**GIVEN INSTRUCTION 1**
According to the sonata excerpt, what was the final movement of a late-18th-century sonata usually like?

**SOURCE EXCERPT**
▼
So, what is a sonata?
This is not a theory essay, but I trust that two principles will not cause many readers undue grief. 1) Every piece of music dating from the 18th and 19th centuries has a home key (musicians call it the tonic). 2) Almost every composition of this period moves (or modulates) to other keys over the course of the work, most often to a key five notes higher than the tonic (or dominant), before returning to the tonic.
I should also note that the term Sonata Form could refer to the architecture of an entire sonata or only to the structure of the first movement of a sonata—or for that matter, any multi-movement composition such as a trio, quartet, octet, concerto or symphony. Some musicians try to clear up the confusion by referring to the second definition as Sonata-Allegro form, because most first movements are indeed marked Allegro. That is the convention followed here.
Major instrumental forms began to be composed in large numbers in the 1760s, and quickly became a common musical currency that remained in use until well in the 20th century. By the late 18th century, a sonata would already have been recognized as a composition almost invariably containing three autonomous sections or movements. The quick opening movement was usually the most highly organized, as well as the weightiest. The second was usually slow and lyrical. The final movement was fast, and typically lightweight in comparison to the other two.
Any musician or educated listener of the time would also have known that the first movement could have as many as five sections, but only the three central ones were mandatory. If an Introduction were present, its function would be to set the stage for the musical drama about to unfold. In the first important section (now known as an Exposition) an opening theme established the key, as well as the mood. The music then modulated to a new key, which almost invariably was the dominant when the piece was in a major key, as about 80% of them were. One or more themes would be heard in that new key; they could be totally different from, very similar to, or subtly related to the opening theme. The final new theme was devised so as to impart a strong sense of closure to the exposition. This entire section was then generally repeated.
Pause for a moment. What has really happened here? Picture the following scene: I walk onto the stage and bow to the audience, but instead of sitting at the keyboard, I lift the piano over my head. A lot of tension is introduced in the room. My quivering muscles are tense. The audience is scared that I will drop it on my head. The impresario is afraid that the piano and the stage will be irreparably damaged. “Put it down, you idiot,” someone yells. But being the seasoned circus pro that I am, instead of doing as I am told, I toss it in the air, catch it on the tip of my finger, twirl it around at bit, and pass it from hand to hand. When I finally set it down, everyone breathes a sigh of relief. Still, it takes a while for the excitement in the room to dissipate, and for everyone in the audience to settle down
The same dynamics occur when a piece modulates from the tonic to the dominant, as in the exposition of a sonata-allegro form. The music is forcibly being lifted—contrary to the laws of gravity—to an elevation where it doesn’t really belong. Tension has thereby been created, and it can only be relieved when the music again touches down in the tonic key.
▲
**INPUT DATA**
▼
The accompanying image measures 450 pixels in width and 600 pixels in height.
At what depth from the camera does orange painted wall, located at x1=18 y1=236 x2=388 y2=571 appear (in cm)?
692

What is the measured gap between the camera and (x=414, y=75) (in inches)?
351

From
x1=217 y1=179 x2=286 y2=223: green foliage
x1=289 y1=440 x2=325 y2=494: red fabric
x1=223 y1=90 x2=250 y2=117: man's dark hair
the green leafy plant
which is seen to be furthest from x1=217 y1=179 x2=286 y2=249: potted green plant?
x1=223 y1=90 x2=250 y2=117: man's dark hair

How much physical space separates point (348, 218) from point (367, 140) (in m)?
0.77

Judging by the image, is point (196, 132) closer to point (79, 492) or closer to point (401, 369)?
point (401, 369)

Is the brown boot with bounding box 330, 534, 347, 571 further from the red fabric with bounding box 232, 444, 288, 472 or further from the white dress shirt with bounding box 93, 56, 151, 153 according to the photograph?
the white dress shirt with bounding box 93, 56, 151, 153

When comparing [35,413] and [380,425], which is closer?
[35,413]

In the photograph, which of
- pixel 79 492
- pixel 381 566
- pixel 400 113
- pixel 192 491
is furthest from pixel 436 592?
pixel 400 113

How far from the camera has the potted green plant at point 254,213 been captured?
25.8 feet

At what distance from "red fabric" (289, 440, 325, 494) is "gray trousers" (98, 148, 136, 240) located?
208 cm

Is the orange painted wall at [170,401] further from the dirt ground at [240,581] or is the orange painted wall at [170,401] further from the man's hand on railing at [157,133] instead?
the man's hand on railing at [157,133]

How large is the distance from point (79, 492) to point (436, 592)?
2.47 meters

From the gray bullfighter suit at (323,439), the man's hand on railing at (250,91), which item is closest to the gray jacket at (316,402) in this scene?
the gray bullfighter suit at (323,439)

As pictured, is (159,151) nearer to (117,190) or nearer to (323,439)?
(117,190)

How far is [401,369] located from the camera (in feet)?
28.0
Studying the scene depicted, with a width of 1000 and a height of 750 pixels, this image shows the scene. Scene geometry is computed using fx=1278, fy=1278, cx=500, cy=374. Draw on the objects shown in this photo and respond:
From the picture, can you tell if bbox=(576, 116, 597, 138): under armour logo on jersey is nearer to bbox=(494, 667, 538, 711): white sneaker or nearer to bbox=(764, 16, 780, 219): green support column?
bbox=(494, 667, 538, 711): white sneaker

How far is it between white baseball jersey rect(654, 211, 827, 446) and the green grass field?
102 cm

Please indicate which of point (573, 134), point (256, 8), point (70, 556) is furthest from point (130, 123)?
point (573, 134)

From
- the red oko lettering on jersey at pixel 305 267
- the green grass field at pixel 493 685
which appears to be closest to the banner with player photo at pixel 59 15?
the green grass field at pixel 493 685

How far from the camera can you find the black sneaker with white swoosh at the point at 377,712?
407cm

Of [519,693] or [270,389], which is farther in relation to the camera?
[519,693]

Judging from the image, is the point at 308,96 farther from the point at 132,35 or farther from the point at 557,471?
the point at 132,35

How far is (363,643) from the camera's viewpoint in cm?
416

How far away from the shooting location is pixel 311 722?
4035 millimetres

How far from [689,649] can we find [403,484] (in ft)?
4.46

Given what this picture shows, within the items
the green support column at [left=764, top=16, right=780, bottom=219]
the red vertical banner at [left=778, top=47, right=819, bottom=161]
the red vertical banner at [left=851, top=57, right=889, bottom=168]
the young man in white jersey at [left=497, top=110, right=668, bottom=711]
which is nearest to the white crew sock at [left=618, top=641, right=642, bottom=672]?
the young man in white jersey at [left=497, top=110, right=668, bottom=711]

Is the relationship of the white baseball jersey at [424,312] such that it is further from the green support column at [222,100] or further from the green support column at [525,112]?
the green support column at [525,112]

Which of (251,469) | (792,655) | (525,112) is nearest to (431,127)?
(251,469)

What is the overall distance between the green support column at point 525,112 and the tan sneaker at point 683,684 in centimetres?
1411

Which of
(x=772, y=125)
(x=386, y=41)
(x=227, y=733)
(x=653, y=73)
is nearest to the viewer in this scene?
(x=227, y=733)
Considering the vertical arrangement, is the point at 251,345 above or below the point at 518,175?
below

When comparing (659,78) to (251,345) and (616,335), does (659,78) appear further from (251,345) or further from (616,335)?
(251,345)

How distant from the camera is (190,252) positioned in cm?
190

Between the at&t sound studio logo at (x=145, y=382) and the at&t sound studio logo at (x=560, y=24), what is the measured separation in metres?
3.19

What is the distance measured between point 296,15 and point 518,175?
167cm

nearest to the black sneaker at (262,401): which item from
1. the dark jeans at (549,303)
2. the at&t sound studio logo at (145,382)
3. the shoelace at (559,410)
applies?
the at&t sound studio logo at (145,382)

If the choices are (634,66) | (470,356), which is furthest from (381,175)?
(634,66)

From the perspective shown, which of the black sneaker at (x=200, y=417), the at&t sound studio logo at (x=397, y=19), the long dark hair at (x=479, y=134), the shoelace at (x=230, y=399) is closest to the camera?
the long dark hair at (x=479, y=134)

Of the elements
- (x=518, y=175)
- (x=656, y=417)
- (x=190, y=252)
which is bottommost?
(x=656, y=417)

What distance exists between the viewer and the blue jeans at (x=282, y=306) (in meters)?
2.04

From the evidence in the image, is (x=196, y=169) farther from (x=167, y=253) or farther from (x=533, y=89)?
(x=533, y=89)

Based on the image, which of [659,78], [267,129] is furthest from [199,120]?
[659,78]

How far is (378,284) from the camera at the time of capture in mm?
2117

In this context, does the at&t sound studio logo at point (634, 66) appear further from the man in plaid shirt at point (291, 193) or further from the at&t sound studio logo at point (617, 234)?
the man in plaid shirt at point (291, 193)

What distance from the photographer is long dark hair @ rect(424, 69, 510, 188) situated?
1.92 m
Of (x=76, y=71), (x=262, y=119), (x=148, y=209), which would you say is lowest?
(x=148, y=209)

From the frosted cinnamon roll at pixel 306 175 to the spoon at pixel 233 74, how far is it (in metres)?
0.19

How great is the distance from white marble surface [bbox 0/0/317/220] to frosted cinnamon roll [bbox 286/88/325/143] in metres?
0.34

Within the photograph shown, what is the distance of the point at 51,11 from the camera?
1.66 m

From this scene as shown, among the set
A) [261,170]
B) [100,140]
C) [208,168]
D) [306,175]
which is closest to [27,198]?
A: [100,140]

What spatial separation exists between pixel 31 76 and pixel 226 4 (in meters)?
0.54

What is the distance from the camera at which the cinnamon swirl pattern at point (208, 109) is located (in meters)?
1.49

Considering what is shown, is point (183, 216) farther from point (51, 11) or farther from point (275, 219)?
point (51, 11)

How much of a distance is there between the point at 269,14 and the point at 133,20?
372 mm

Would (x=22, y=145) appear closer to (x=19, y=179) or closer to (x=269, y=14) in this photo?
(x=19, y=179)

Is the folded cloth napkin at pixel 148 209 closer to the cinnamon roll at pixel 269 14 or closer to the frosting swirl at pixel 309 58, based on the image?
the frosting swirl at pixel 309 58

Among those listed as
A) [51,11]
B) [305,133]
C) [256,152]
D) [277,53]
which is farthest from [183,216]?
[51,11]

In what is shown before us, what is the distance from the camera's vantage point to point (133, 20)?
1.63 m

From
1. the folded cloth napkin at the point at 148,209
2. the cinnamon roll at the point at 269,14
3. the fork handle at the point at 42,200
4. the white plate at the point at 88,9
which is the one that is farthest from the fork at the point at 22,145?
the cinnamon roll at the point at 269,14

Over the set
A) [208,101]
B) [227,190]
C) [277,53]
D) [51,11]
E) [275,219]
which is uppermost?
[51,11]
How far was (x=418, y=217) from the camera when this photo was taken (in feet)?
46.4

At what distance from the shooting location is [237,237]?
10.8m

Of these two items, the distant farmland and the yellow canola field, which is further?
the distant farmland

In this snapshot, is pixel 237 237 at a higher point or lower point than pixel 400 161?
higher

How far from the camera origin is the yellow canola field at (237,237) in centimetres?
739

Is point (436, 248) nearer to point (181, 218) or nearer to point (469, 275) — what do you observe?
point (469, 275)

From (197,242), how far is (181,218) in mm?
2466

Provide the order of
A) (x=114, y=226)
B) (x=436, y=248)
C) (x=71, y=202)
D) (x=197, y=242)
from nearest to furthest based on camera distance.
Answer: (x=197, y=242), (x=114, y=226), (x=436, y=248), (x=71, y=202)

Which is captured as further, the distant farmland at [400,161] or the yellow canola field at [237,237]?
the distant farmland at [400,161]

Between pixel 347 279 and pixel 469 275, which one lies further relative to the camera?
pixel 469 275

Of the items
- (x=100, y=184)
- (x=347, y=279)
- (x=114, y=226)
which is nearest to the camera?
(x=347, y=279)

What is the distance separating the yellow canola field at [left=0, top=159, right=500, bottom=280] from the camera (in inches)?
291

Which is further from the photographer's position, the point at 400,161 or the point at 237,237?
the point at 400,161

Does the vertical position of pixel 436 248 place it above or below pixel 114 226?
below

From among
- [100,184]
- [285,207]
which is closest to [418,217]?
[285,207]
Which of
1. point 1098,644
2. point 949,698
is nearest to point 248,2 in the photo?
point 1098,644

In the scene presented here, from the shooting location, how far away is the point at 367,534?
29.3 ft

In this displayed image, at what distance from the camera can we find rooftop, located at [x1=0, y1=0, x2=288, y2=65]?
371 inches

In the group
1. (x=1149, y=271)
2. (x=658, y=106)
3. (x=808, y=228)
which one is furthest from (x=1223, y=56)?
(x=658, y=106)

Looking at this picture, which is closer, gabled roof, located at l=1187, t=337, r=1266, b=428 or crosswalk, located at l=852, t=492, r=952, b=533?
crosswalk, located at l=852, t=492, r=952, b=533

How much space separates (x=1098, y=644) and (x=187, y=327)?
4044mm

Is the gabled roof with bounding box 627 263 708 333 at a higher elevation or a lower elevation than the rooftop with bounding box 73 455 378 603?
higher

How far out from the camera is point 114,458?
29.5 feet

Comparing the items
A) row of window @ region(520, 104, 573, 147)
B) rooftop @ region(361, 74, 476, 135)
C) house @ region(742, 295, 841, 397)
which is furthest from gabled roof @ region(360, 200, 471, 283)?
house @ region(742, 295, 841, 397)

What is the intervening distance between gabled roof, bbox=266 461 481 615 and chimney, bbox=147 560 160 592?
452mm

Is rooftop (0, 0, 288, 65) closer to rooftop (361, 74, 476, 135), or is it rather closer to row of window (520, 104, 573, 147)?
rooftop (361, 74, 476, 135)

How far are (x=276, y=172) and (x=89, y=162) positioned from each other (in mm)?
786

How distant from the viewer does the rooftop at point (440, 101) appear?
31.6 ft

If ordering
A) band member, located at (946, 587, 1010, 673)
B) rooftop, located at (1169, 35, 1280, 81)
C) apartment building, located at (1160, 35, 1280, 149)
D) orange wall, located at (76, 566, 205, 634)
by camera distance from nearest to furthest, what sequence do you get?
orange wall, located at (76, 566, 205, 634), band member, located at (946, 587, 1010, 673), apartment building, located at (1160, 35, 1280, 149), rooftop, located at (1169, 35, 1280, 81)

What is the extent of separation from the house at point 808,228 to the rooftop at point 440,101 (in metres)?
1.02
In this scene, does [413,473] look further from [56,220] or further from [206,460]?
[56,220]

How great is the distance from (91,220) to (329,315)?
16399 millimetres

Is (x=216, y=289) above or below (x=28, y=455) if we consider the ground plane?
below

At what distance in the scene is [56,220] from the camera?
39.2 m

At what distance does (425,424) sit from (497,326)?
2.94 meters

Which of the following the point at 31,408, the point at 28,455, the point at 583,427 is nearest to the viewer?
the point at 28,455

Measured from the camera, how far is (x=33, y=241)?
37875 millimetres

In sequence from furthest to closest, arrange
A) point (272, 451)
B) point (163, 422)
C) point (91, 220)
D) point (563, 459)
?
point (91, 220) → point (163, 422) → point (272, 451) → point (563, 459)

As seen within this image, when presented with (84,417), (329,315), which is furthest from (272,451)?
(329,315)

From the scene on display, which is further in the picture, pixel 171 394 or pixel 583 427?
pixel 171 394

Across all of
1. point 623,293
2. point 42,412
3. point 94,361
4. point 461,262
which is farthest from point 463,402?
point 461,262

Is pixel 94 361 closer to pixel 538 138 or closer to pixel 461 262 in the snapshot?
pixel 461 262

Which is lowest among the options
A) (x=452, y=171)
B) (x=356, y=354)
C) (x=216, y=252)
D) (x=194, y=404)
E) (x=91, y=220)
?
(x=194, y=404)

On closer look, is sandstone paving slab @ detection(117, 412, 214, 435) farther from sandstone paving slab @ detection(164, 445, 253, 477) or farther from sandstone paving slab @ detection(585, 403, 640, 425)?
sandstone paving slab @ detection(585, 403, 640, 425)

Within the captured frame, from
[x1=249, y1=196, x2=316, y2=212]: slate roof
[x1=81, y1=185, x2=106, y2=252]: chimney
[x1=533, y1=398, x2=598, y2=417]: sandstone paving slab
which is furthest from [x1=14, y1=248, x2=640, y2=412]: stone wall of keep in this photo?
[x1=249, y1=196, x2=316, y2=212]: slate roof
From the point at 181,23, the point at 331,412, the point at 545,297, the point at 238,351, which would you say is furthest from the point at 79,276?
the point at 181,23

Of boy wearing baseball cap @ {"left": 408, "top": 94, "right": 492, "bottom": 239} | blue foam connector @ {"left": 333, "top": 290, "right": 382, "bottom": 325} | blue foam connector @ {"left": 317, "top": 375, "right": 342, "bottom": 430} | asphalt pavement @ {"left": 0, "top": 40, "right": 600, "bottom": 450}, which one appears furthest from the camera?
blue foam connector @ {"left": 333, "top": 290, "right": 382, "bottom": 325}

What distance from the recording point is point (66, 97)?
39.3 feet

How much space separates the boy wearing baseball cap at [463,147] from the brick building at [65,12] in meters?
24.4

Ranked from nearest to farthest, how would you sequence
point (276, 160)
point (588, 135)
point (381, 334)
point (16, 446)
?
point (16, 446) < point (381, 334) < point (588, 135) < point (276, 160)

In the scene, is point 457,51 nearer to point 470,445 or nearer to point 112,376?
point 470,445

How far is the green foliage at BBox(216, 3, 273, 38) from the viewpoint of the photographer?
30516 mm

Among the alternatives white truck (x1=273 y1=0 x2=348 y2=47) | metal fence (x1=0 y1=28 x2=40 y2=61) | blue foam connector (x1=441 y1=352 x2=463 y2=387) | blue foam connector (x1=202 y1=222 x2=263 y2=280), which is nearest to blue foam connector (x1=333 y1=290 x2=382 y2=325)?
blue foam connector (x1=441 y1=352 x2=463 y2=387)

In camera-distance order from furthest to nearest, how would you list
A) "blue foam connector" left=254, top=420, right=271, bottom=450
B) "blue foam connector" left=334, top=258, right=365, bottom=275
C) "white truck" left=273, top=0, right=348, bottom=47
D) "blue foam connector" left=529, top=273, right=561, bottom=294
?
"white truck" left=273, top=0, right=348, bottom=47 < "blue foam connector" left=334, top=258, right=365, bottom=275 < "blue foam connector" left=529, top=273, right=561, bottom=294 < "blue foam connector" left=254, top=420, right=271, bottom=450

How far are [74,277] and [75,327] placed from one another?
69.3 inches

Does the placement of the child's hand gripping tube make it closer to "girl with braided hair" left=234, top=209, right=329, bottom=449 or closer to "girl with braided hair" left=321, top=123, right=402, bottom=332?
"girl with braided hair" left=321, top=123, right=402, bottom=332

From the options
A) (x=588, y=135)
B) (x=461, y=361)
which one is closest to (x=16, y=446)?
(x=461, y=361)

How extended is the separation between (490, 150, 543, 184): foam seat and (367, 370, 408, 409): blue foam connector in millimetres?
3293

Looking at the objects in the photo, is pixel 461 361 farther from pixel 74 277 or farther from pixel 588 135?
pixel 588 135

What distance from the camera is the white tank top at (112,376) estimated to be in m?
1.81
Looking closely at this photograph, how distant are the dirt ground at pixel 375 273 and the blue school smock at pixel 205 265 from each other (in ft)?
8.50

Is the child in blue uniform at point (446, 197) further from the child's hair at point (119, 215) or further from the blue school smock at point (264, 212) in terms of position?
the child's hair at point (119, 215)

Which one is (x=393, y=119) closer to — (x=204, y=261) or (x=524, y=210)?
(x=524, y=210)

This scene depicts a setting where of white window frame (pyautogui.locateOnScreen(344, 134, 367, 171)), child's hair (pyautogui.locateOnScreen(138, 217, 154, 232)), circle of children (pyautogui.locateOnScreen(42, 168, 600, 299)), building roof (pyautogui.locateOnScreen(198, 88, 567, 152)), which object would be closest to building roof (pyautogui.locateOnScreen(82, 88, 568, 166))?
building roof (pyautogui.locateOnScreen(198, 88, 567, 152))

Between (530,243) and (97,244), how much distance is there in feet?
▲
**GIVEN INSTRUCTION 2**
In the records, swap "distance" for "gap" from the line with "How large is" to the line with "2.47 meters", and give back only those lines.

**WRITTEN SOLUTION 1**
It was fast and typically lightweight compared with the other two movements.

**WRITTEN SOLUTION 2**
How large is the gap from point (79, 492) to point (436, 592)?
2.47 meters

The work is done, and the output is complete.